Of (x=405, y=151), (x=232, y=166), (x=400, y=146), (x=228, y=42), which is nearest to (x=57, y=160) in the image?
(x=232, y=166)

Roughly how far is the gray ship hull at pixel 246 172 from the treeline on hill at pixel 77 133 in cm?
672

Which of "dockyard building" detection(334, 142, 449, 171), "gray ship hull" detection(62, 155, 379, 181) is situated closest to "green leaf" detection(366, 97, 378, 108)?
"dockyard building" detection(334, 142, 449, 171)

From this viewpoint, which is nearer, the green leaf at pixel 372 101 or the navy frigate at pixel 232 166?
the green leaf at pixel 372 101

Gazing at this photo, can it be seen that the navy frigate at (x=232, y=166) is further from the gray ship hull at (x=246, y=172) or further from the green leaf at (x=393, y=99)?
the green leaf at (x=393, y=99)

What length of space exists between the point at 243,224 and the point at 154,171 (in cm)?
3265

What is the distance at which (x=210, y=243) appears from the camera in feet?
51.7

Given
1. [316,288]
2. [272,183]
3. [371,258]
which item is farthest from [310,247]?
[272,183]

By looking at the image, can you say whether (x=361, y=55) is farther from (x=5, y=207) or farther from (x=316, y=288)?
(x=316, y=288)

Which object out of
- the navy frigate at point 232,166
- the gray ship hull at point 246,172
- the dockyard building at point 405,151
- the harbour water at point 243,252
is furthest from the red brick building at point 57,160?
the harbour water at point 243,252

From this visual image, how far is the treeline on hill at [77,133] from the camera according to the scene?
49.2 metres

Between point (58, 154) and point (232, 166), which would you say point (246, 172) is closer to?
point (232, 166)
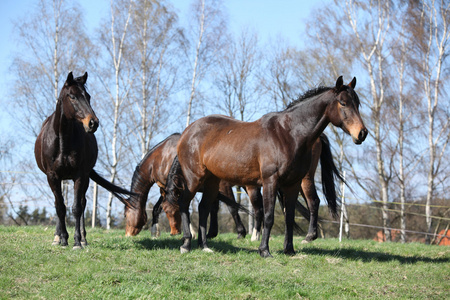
##############################
Please find each line in the records above that contains the word "leaf", and copy those lines out in full.

▸ Output for this exercise
Which of "dockyard building" detection(334, 142, 449, 171), "gray ship hull" detection(62, 155, 379, 181) is situated closest to "green leaf" detection(366, 97, 378, 108)?
From this viewpoint, which is nearer, the green leaf at pixel 372 101 or the navy frigate at pixel 232 166?
the green leaf at pixel 372 101
Gazing at this photo, can it be seen that the navy frigate at (x=232, y=166) is further from the gray ship hull at (x=246, y=172) or further from the green leaf at (x=393, y=99)?
the green leaf at (x=393, y=99)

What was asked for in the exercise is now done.